Over the weekend I was thinking about what the core requirements are to force a change in a consumer’s behavior. For instance, how could Microsoft get someone to not just try Bing, but become a regular user, when Google is more than good enough for most users and searches. Or, could Fox Business materially disrupt CNBC’s audience?
One of the key behavioral attributes I learned early on in radio is that in order to get a consumer, or in that case a listener, to embrace a new station, you had to get them to reject their old station, or habits. It wasn’t easy, and it’s harder today as the consumer’s attention span is increasingly challenged. However, being “good enough” typically maintains status quo, but does not increase market share for the incumbent and leaves them exposed to disruption.
I assembled a short list with examples but wanted to see what else might be an appropriate impetus for change:
- Significant product benefits: AOL’s dial-up access has been a lucrative business for years, but has also been losing subscribers since 2003. When people embrace broadband they naturally don’t look back. The product benefits of broadband access create a demarcation point in human behavior.
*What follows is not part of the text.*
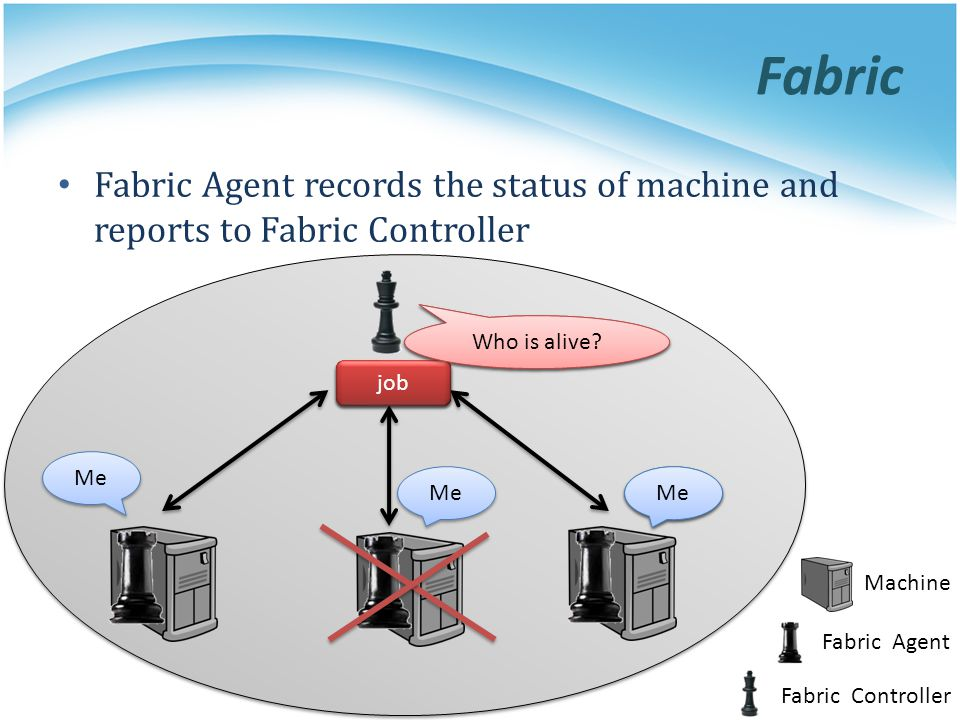 Fabric Fabric Controller Fabric Agent Machine job Me Who is available? job Who is alive? Me Fabric Agent records the status of machine and reports to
AOL becomes OLD.
- Significant technology enhancements: This follows the standard curve of early adopters, chasm crossers, followed by the mainstream. It’s often tied to an implied quality of life benefit. The accelerated migration of film to digital still photography is a classic example.
- Newness: The allure of newness can quickly destabilize entrenched consumer habits, especially in commoditized goods.
- Price sensitivity: Price sensitivity also empowers change in commoditized goods, such as groceries and similar consumer products.
- Force majeure: A product deficiency, or perceived deterioration in the face of competition. Whether it takes the form of an individual consumer’s unsatisfactory experience, or is more widespread, such as a recall, it can evoke change.
Going back to Bing, and based on the short list above, it can only play the allure of newness card. Absent a force majeure, significant technology and product benefits – price sensitivity isn’t relevant here – is newness enough to steal and maintain a significant amount of Google’s user market share? As for Fox Business and CNBC – CNBC won that war a year ago!